Part Shakespeare, part Epic Theatre, The Tragedy of King Richard III is more like a dramatised analysis of Shakespeare’s most notorious villain, excavating the man, the myth, and Shakespeare’s take on it.
In the second half of the zippy, gloriously bloody 90-minute play (sans interval), the spotlight turns on Shakespeare himself (played masterfully by La Boite’s artistic Director, Todd McDonald).
This show not only asks how you to rethink history from a new perspective, but relentlessly demands your involvement. It is a play that displays what I imagine would be the deliberations of a dramaturg (here, the genius of Lucas Stibbard in collaboration with the brilliant minds of Dorney and Evans), put onto the stage and inviting the audience to be part of the round table conversation.
Particularly potent was Helen Howard’s blood soaked full- bodied powerhouse speech about the traditional role of women (or lack thereof) in Shakespeare’s plays.
Naomi Price held the stage as the narrator (she also played some minor characters), provoking us to question what we know about history and our role in creating that ‘truth’. Director Daniel Evans also cleverly found some moments to show of Price’s stunning singing voice, bringing in some modern musical references.

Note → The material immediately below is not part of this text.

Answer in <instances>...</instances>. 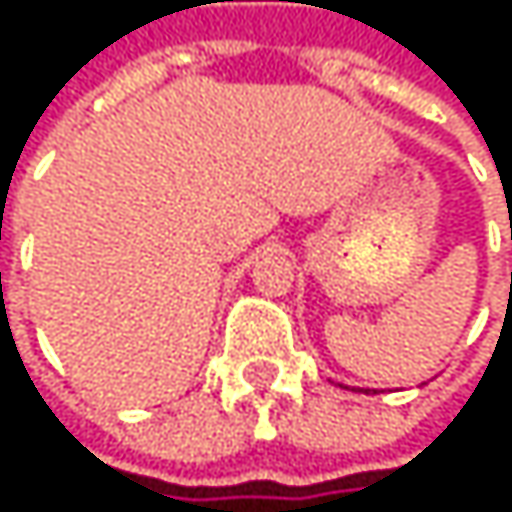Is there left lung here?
Returning <instances> with one entry per match:
<instances>
[{"label": "left lung", "mask_w": 512, "mask_h": 512, "mask_svg": "<svg viewBox=\"0 0 512 512\" xmlns=\"http://www.w3.org/2000/svg\"><path fill=\"white\" fill-rule=\"evenodd\" d=\"M365 393H368V390H365Z\"/></svg>", "instance_id": "left-lung-1"}]
</instances>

14 year-old Atticus Robb played the young Richard III with impressive maturity and reminded me of a young Leonardo DiCaprio. Hopefully he will be one of the nurtured in years to come for he certainly has a promising future treading the boards.

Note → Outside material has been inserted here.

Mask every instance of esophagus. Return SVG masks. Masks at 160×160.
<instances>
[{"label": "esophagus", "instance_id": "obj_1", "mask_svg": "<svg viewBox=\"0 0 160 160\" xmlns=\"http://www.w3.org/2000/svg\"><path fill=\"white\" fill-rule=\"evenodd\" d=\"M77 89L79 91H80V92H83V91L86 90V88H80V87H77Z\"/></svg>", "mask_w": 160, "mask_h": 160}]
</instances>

Amy Ingram, as expected, delivered an assured performance – bold, seductive, and cheeky all at once. Pacharo Mzembe also rounding out the stellar cast with a solid performance and great execution of the fight scenes (choreographed by Nigel Poulton).
But it was Todd Macdonald’s frenetic workshopping of Shakespeare’s play that was the highlight of the show. It was like a reality game show, in which he was buzzed every time the powers that be didn’t like an idea. Not sure whether he would have been voted off the island or had his head chopped off, but the frenzied delivery allowed Macdonald’s comedic talents (and personality) to shine through.
The set was simple but dramatic (designed by Kieran Swann). In the centre of the round theatre was a raised square stage that filled with water, blood, and rain throughout the show – sparing no actor. The lighting design (Jason Glenwright), made great use of the water effects to paint the foreboding atmosphere. But with the mixture of rope lights around the stage and a grid of lights above with water pouring down, I did have a moment where I thought “I hope they did a good health and safety plan and don’t electrocute themselves”. Thrilling stuff.
In The Tragedy of King Richard III, La Boite presents a new genre of theatre and offers a platform from which to jump start conversations around Shakespeare in High Schools – I hope it has a very successful touring run.
However, the only criticism is that the cerebral depth the 90-minute play (no interval) delved into was a little hard (or a little too much) to follow at times.
The Tragedy of King Richard III is playing at La Boite. Roundhouse Theatre until June 11.